TASK PROMPT: Return each of the entries below precisely as it appears.

---+---

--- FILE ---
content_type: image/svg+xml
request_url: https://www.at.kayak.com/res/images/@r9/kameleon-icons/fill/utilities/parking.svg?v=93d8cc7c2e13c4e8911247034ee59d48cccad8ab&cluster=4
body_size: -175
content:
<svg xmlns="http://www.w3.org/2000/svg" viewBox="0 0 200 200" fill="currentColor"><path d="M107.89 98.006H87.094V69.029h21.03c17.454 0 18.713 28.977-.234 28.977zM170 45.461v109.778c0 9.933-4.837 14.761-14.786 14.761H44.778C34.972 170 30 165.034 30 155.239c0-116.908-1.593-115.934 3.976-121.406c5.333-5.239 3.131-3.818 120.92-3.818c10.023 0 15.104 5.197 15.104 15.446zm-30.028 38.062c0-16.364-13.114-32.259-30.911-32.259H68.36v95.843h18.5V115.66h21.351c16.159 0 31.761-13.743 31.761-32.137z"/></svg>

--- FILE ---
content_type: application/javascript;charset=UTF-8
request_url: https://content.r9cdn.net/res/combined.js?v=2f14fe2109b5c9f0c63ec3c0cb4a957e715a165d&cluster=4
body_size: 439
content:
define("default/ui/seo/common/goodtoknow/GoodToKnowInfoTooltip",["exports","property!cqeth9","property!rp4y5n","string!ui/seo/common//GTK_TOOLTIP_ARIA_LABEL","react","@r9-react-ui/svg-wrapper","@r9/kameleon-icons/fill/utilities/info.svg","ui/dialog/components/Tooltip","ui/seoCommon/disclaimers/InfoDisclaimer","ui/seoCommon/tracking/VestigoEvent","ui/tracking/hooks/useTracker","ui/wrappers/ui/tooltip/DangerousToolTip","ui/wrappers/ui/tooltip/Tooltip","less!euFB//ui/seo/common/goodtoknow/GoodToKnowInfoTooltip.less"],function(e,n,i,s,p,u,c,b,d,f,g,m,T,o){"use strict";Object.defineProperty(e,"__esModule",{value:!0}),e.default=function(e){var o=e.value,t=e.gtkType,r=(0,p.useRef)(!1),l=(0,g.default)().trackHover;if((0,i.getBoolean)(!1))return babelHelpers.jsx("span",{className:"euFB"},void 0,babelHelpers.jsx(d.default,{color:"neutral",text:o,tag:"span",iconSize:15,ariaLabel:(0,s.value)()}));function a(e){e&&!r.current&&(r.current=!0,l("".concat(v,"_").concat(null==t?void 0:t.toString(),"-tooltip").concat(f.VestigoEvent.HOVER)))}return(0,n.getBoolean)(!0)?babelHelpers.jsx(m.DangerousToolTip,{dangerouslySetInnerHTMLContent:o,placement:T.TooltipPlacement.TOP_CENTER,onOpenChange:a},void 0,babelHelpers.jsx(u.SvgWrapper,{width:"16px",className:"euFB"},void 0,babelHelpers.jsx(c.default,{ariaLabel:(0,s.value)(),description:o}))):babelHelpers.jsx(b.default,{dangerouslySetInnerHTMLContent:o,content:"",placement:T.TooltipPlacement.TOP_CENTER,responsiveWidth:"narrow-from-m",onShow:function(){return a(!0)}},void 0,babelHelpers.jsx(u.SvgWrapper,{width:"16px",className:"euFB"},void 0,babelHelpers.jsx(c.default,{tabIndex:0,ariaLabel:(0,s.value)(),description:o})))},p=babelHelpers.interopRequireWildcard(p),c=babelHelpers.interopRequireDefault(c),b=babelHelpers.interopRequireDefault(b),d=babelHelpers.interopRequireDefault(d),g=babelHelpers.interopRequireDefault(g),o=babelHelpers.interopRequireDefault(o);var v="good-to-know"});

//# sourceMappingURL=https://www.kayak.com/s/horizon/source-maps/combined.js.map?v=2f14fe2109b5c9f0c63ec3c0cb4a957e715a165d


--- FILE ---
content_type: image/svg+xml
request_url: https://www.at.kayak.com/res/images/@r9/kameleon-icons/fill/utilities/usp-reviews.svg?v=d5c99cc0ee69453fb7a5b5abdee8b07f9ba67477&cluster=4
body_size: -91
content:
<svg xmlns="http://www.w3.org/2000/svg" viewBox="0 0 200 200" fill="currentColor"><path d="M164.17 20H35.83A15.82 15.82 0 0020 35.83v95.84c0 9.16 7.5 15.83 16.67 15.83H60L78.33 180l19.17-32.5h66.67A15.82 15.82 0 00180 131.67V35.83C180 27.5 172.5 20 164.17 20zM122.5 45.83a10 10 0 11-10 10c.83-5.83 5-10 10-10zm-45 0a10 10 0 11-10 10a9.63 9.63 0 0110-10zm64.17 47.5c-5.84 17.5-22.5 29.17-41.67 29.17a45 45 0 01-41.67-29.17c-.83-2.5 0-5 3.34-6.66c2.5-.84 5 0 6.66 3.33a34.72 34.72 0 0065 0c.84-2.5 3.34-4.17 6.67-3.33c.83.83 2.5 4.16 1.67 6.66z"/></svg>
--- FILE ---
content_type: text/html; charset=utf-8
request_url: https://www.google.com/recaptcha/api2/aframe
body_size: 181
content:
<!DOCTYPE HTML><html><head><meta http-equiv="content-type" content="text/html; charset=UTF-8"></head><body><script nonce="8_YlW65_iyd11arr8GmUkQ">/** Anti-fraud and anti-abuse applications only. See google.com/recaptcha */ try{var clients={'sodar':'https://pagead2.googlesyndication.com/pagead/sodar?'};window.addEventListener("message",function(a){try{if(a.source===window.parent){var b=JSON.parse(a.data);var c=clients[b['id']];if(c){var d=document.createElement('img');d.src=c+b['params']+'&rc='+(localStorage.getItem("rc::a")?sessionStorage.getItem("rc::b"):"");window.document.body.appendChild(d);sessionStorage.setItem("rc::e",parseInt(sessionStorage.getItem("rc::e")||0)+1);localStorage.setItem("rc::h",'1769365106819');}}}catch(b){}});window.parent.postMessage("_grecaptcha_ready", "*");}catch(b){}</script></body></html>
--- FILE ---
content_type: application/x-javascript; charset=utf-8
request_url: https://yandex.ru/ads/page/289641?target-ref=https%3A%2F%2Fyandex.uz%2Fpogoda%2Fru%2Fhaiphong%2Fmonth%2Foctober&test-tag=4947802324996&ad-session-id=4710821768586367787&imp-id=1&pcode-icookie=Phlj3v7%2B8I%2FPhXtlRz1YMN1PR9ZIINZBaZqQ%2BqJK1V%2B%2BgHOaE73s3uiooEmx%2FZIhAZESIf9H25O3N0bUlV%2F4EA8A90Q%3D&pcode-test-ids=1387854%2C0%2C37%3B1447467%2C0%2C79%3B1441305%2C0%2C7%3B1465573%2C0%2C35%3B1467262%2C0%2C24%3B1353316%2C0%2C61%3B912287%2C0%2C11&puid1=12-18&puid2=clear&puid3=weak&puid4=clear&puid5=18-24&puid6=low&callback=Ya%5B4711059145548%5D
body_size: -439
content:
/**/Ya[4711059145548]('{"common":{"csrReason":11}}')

---+---

ANSWER SECTION:
--- FILE ---
content_type: image/svg+xml
request_url: https://www.at.kayak.com/res/images/@r9/kameleon-icons/fill/utilities/parking.svg?v=93d8cc7c2e13c4e8911247034ee59d48cccad8ab&cluster=4
body_size: -175
content:
<svg xmlns="http://www.w3.org/2000/svg" viewBox="0 0 200 200" fill="currentColor"><path d="M107.89 98.006H87.094V69.029h21.03c17.454 0 18.713 28.977-.234 28.977zM170 45.461v109.778c0 9.933-4.837 14.761-14.786 14.761H44.778C34.972 170 30 165.034 30 155.239c0-116.908-1.593-115.934 3.976-121.406c5.333-5.239 3.131-3.818 120.92-3.818c10.023 0 15.104 5.197 15.104 15.446zm-30.028 38.062c0-16.364-13.114-32.259-30.911-32.259H68.36v95.843h18.5V115.66h21.351c16.159 0 31.761-13.743 31.761-32.137z"/></svg>

--- FILE ---
content_type: application/javascript;charset=UTF-8
request_url: https://content.r9cdn.net/res/combined.js?v=2f14fe2109b5c9f0c63ec3c0cb4a957e715a165d&cluster=4
body_size: 439
content:
define("default/ui/seo/common/goodtoknow/GoodToKnowInfoTooltip",["exports","property!cqeth9","property!rp4y5n","string!ui/seo/common//GTK_TOOLTIP_ARIA_LABEL","react","@r9-react-ui/svg-wrapper","@r9/kameleon-icons/fill/utilities/info.svg","ui/dialog/components/Tooltip","ui/seoCommon/disclaimers/InfoDisclaimer","ui/seoCommon/tracking/VestigoEvent","ui/tracking/hooks/useTracker","ui/wrappers/ui/tooltip/DangerousToolTip","ui/wrappers/ui/tooltip/Tooltip","less!euFB//ui/seo/common/goodtoknow/GoodToKnowInfoTooltip.less"],function(e,n,i,s,p,u,c,b,d,f,g,m,T,o){"use strict";Object.defineProperty(e,"__esModule",{value:!0}),e.default=function(e){var o=e.value,t=e.gtkType,r=(0,p.useRef)(!1),l=(0,g.default)().trackHover;if((0,i.getBoolean)(!1))return babelHelpers.jsx("span",{className:"euFB"},void 0,babelHelpers.jsx(d.default,{color:"neutral",text:o,tag:"span",iconSize:15,ariaLabel:(0,s.value)()}));function a(e){e&&!r.current&&(r.current=!0,l("".concat(v,"_").concat(null==t?void 0:t.toString(),"-tooltip").concat(f.VestigoEvent.HOVER)))}return(0,n.getBoolean)(!0)?babelHelpers.jsx(m.DangerousToolTip,{dangerouslySetInnerHTMLContent:o,placement:T.TooltipPlacement.TOP_CENTER,onOpenChange:a},void 0,babelHelpers.jsx(u.SvgWrapper,{width:"16px",className:"euFB"},void 0,babelHelpers.jsx(c.default,{ariaLabel:(0,s.value)(),description:o}))):babelHelpers.jsx(b.default,{dangerouslySetInnerHTMLContent:o,content:"",placement:T.TooltipPlacement.TOP_CENTER,responsiveWidth:"narrow-from-m",onShow:function(){return a(!0)}},void 0,babelHelpers.jsx(u.SvgWrapper,{width:"16px",className:"euFB"},void 0,babelHelpers.jsx(c.default,{tabIndex:0,ariaLabel:(0,s.value)(),description:o})))},p=babelHelpers.interopRequireWildcard(p),c=babelHelpers.interopRequireDefault(c),b=babelHelpers.interopRequireDefault(b),d=babelHelpers.interopRequireDefault(d),g=babelHelpers.interopRequireDefault(g),o=babelHelpers.interopRequireDefault(o);var v="good-to-know"});

//# sourceMappingURL=https://www.kayak.com/s/horizon/source-maps/combined.js.map?v=2f14fe2109b5c9f0c63ec3c0cb4a957e715a165d


--- FILE ---
content_type: image/svg+xml
request_url: https://www.at.kayak.com/res/images/@r9/kameleon-icons/fill/utilities/usp-reviews.svg?v=d5c99cc0ee69453fb7a5b5abdee8b07f9ba67477&cluster=4
body_size: -91
content:
<svg xmlns="http://www.w3.org/2000/svg" viewBox="0 0 200 200" fill="currentColor"><path d="M164.17 20H35.83A15.82 15.82 0 0020 35.83v95.84c0 9.16 7.5 15.83 16.67 15.83H60L78.33 180l19.17-32.5h66.67A15.82 15.82 0 00180 131.67V35.83C180 27.5 172.5 20 164.17 20zM122.5 45.83a10 10 0 11-10 10c.83-5.83 5-10 10-10zm-45 0a10 10 0 11-10 10a9.63 9.63 0 0110-10zm64.17 47.5c-5.84 17.5-22.5 29.17-41.67 29.17a45 45 0 01-41.67-29.17c-.83-2.5 0-5 3.34-6.66c2.5-.84 5 0 6.66 3.33a34.72 34.72 0 0065 0c.84-2.5 3.34-4.17 6.67-3.33c.83.83 2.5 4.16 1.67 6.66z"/></svg>
--- FILE ---
content_type: text/html; charset=utf-8
request_url: https://www.google.com/recaptcha/api2/aframe
body_size: 181
content:
<!DOCTYPE HTML><html><head><meta http-equiv="content-type" content="text/html; charset=UTF-8"></head><body><script nonce="8_YlW65_iyd11arr8GmUkQ">/** Anti-fraud and anti-abuse applications only. See google.com/recaptcha */ try{var clients={'sodar':'https://pagead2.googlesyndication.com/pagead/sodar?'};window.addEventListener("message",function(a){try{if(a.source===window.parent){var b=JSON.parse(a.data);var c=clients[b['id']];if(c){var d=document.createElement('img');d.src=c+b['params']+'&rc='+(localStorage.getItem("rc::a")?sessionStorage.getItem("rc::b"):"");window.document.body.appendChild(d);sessionStorage.setItem("rc::e",parseInt(sessionStorage.getItem("rc::e")||0)+1);localStorage.setItem("rc::h",'1769365106819');}}}catch(b){}});window.parent.postMessage("_grecaptcha_ready", "*");}catch(b){}</script></body></html>
--- FILE ---
content_type: application/x-javascript; charset=utf-8
request_url: https://yandex.ru/ads/page/289641?target-ref=https%3A%2F%2Fyandex.uz%2Fpogoda%2Fru%2Fhaiphong%2Fmonth%2Foctober&test-tag=4947802324996&ad-session-id=4710821768586367787&imp-id=1&pcode-icookie=Phlj3v7%2B8I%2FPhXtlRz1YMN1PR9ZIINZBaZqQ%2BqJK1V%2B%2BgHOaE73s3uiooEmx%2FZIhAZESIf9H25O3N0bUlV%2F4EA8A90Q%3D&pcode-test-ids=1387854%2C0%2C37%3B1447467%2C0%2C79%3B1441305%2C0%2C7%3B1465573%2C0%2C35%3B1467262%2C0%2C24%3B1353316%2C0%2C61%3B912287%2C0%2C11&puid1=12-18&puid2=clear&puid3=weak&puid4=clear&puid5=18-24&puid6=low&callback=Ya%5B4711059145548%5D
body_size: -439
content:
/**/Ya[4711059145548]('{"common":{"csrReason":11}}')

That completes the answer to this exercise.